● MATERIAL SUPPLIED:
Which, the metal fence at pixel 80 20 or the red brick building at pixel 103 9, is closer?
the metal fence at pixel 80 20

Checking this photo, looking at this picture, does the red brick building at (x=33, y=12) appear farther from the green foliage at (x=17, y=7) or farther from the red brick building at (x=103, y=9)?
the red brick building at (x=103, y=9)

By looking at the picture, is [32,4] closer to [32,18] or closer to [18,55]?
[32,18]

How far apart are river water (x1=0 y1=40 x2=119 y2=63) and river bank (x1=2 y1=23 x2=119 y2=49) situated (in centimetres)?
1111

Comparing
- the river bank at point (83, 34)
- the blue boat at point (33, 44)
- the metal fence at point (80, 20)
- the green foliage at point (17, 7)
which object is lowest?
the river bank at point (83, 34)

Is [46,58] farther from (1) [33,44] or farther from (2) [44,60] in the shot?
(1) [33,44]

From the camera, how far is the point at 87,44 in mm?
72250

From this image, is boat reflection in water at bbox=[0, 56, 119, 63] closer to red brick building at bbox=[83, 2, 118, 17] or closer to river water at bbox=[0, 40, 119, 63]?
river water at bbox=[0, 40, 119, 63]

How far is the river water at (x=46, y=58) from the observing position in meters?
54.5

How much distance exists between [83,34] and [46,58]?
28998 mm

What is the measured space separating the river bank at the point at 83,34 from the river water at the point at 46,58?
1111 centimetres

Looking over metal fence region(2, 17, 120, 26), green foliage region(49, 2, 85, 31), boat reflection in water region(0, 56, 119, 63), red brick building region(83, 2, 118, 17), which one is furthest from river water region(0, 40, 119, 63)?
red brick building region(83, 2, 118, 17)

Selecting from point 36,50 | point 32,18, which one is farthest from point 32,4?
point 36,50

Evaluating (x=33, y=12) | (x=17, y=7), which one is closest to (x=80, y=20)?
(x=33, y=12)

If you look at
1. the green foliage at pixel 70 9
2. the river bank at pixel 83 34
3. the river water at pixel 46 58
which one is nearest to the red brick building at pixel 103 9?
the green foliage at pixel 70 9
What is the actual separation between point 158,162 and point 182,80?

● WHAT IS REQUIRED:
Copy out every line from the one containing "By looking at" to the end of the material, both ends included.

● SOLUTION BELOW:
By looking at the picture, is [32,4] closer to [32,18] or closer to [18,55]?
[32,18]

How far apart are river water (x1=0 y1=40 x2=119 y2=63) and river bank (x1=2 y1=23 x2=119 y2=49) situated (in centimetres)?
1111

Comparing
- the river bank at point (83, 34)
- the blue boat at point (33, 44)
- the metal fence at point (80, 20)
- the green foliage at point (17, 7)
which object is lowest?
the river bank at point (83, 34)

Is [46,58] farther from (1) [33,44] or farther from (2) [44,60] in the shot?
(1) [33,44]

From the camera, how far is the point at 87,44 in mm?
72250

From this image, is boat reflection in water at bbox=[0, 56, 119, 63] closer to red brick building at bbox=[83, 2, 118, 17] or closer to river water at bbox=[0, 40, 119, 63]?
river water at bbox=[0, 40, 119, 63]

How far is the river water at (x=46, y=58) from the observing position in meters?
54.5

How much distance exists between [83,34] and [46,58]?
28998 mm

What is the measured space separating the river bank at the point at 83,34 from the river water at the point at 46,58?
1111 centimetres

Looking over metal fence region(2, 17, 120, 26), green foliage region(49, 2, 85, 31), boat reflection in water region(0, 56, 119, 63), red brick building region(83, 2, 118, 17), which one is furthest from river water region(0, 40, 119, 63)?
red brick building region(83, 2, 118, 17)

Selecting from point 36,50 | point 32,18, which one is farthest from point 32,4?
point 36,50

Evaluating (x=33, y=12) | (x=17, y=7), which one is closest to (x=80, y=20)?
(x=33, y=12)

If you look at
1. the green foliage at pixel 70 9
2. the river bank at pixel 83 34
3. the river water at pixel 46 58
which one is nearest to the red brick building at pixel 103 9?
the green foliage at pixel 70 9
What is the actual separation between point 158,162 and point 182,80?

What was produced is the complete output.